Harald Strauss

What is he best known for?

The fields of study he is best known for:

• Sedimentary rock
• Paleontology
• Carbon dioxide

Harald Strauss spends much of his time researching Paleontology, Geochemistry, Seawater, Isotopes of carbon and Phanerozoic. His Paleontology research is multidisciplinary, incorporating elements of Organic matter and Anoxic waters. His research is interdisciplinary, bridging the disciplines of Sulfur cycle and Geochemistry.

His Seawater research incorporates themes from Petrology, δ34S, Geophysics and Mineralogy. His Isotopes of carbon study combines topics in areas such as Total organic carbon, Organic geochemistry and Isotope fractionation. His Phanerozoic research integrates issues from Calcite, Proterozoic and Paleozoic.

His most cited work include:

• 87Sr/86Sr, δ13C and δ18O evolution of Phanerozoic seawater (1768 citations)
• 87 Sr/ 86 Sr,δ 13 Candδ 18 Oevolution of Phanerozoic seawater (1491 citations)
• THE ABUNDANCE OF 13C IN MARINE ORGANIC MATTER AND ISOTOPIC FRACTIONATION IN THE GLOBAL BIOGEOCHEMICAL CYCLE OF CARBON DURING THE PAST 800 MA (570 citations)

What are the main themes of his work throughout his whole career to date?

His primary areas of study are Geochemistry, Paleontology, δ34S, Pyrite and Seawater. His Geochemistry study integrates concerns from other disciplines, such as Sulfur cycle, Hydrothermal circulation and Mineralogy. His research integrates issues of Total organic carbon and Isotopes of carbon in his study of Paleontology.

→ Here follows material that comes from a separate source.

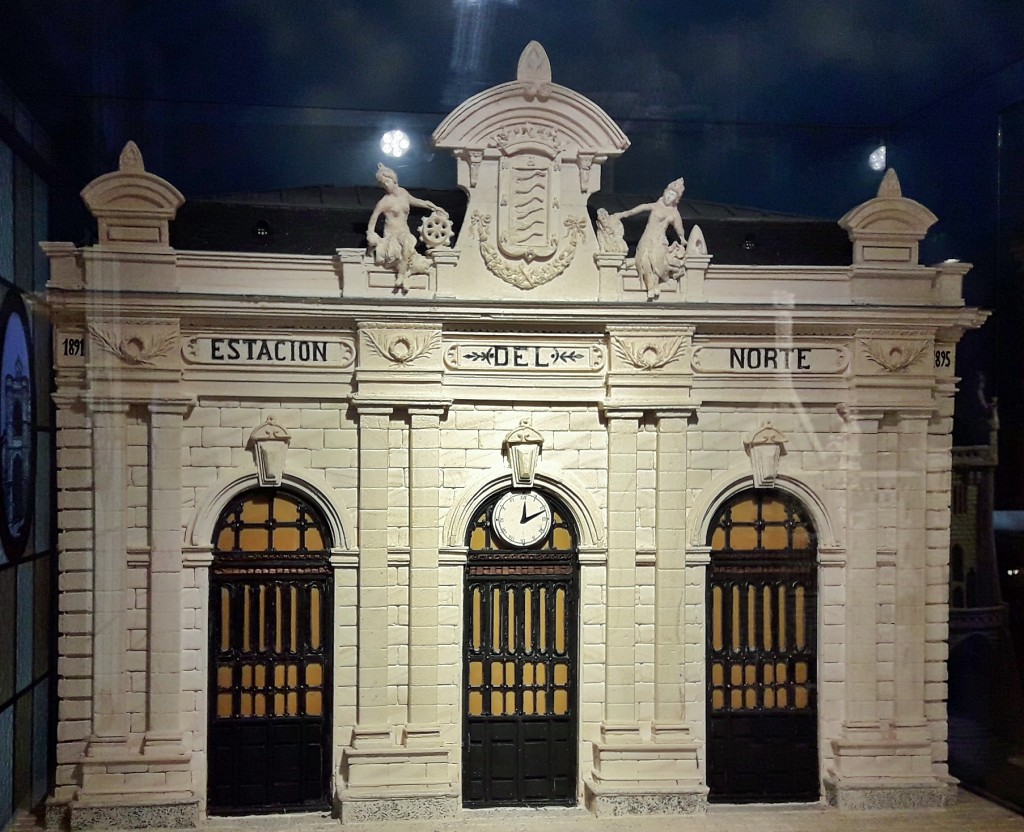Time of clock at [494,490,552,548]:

His study looks at the relationship between Pyrite and fields such as Anaerobic oxidation of methane, as well as how they intersect with chemical problems. Seawater is closely attributed to Phanerozoic in his study. His study in Proterozoic is interdisciplinary in nature, drawing from both Precambrian and Archean.

He most often published in these fields:

• Geochemistry (48.98%)
• Paleontology (20.41%)
• δ34S (18.78%)

What were the highlights of his more recent work (between 2017-2021)?

• Geochemistry (48.98%)
• δ34S (18.78%)
• Pyrite (17.55%)

In recent papers he was focusing on the following fields of study:

Geochemistry, δ34S, Pyrite, Hydrothermal circulation and Environmental chemistry are his primary areas of study. His Geochemistry research includes themes of Seawater, Anhydrite and Oceanic crust. His work in δ34S covers topics such as Analytical chemistry which are related to areas like Compound specific.

His Pyrite study combines topics from a wide range of disciplines, such as Anaerobic oxidation of methane and Electron microprobe. His work on Anoxic waters as part of his general Environmental chemistry study is frequently connected to Human health, thereby bridging the divide between different branches of science. His research investigates the link between Sulfur cycle and topics such as Organic matter that cross with problems in Sedimentary rock.

Between 2017 and 2021, his most popular works were:

• Contamination of heavy metals and isotopic tracing of Pb in surface and profile soils in a polluted farmland from a typical karst area in southern China. (30 citations)
• Multiple sulfur isotopic evidence for the origin of elemental sulfur in an iron-dominated gas hydrate-bearing sedimentary environment (14 citations)
• Contamination patterns in river water from rural Beijing: A hydrochemical and multiple stable isotope study. (11 citations)

In his most recent research, the most cited papers focused on:

• Sedimentary rock
• Carbon dioxide
• Paleontology

Harald Strauss mostly deals with Geochemistry, Pyrite, δ34S, Environmental chemistry and Aragonite. His research in Geochemistry is mostly focused on Carbonatite. His Pyrite research is multidisciplinary, incorporating perspectives in Kerogen and Electron microprobe.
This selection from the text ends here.